Barcode correction
Sequencing errors and low-quality bases can result in one cell barcode being represented as distinct barcodes in the data, with:
- Ambiguous nucleotides.
- Incorrectly sequenced nucleotides, e.g. an 'A' in the barcode that was sequenced as a 'C'.
Such errors can be corrected in each barcode component independently using the options in the Barcode correction dialog:
- No correction. Do not correct the barcodes.
- Use sample. Correct barcodes to other barcodes found in the sample.
A barcode 'A' is corrected to a barcode 'B' without ambiguous nucleotides if they differ at positions where 'A' either has:
- A non-ambiguous nucleotide. Only one difference is allowed. 'B' must have at least 4 times as many UMIs/reads as 'A'.
- Ambiguous nucleotides.
- Use whitelist. Correct barcodes not on the whitelist to other barcodes found in the sample and on the whitelist.
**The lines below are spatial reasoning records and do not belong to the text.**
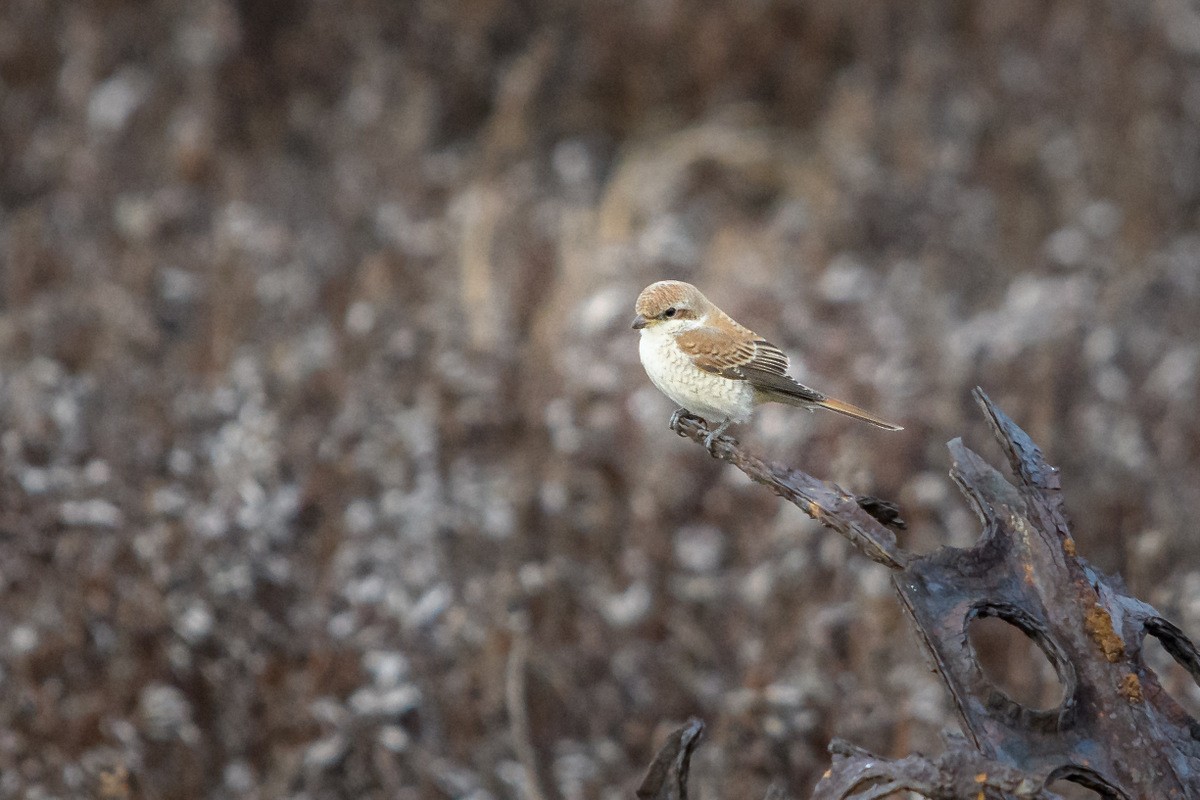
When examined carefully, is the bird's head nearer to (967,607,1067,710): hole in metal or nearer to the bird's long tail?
the bird's long tail

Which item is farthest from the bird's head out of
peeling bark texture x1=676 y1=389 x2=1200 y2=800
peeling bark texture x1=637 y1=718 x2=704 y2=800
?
peeling bark texture x1=637 y1=718 x2=704 y2=800

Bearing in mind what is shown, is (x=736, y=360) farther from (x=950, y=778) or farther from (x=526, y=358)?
(x=526, y=358)

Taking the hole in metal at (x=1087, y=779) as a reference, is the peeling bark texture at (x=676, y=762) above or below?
below

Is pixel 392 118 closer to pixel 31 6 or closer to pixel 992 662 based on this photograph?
pixel 31 6

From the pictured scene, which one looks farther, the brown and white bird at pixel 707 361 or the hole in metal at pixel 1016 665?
the hole in metal at pixel 1016 665

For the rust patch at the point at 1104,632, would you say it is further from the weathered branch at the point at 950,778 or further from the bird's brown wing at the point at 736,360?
the bird's brown wing at the point at 736,360

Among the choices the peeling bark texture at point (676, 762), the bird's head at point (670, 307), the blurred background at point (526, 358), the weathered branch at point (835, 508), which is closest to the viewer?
the weathered branch at point (835, 508)

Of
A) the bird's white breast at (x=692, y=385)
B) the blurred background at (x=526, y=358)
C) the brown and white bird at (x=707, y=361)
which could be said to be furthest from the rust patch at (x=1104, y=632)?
the blurred background at (x=526, y=358)
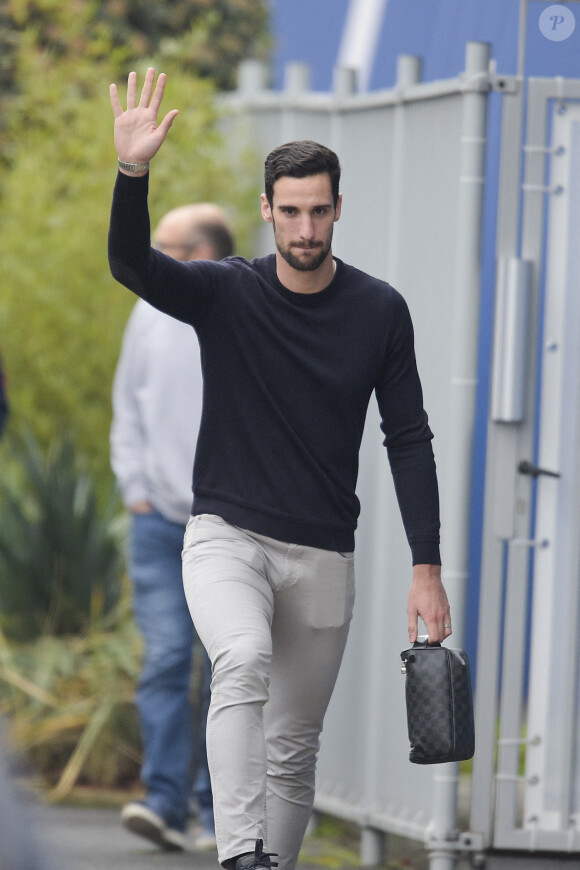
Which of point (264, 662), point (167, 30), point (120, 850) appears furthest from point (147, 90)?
point (167, 30)

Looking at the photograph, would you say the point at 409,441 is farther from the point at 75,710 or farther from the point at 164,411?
the point at 75,710

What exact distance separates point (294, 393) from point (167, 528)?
6.04 ft

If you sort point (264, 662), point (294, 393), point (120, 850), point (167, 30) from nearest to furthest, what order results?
point (264, 662) < point (294, 393) < point (120, 850) < point (167, 30)

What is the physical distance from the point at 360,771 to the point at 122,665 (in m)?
1.45

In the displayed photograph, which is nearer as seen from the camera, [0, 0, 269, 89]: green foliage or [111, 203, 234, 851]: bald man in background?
[111, 203, 234, 851]: bald man in background

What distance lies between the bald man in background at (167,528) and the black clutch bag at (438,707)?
1769 millimetres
A barcode 'A' is corrected to a barcode 'B' if they differ at positions where 'A' either has:
- A non-ambiguous nucleotide. Only one difference is allowed.
- Ambiguous nucleotides.
The whitelist file must contain one cell barcode per line, arranged alphabetically.
If one barcode can be corrected to several barcodes, the one with the highest number of UMIs/reads is used.
Several of the predefined read structures under Library preparation have inbuilt whitelists. For these, barcode correction is enforced.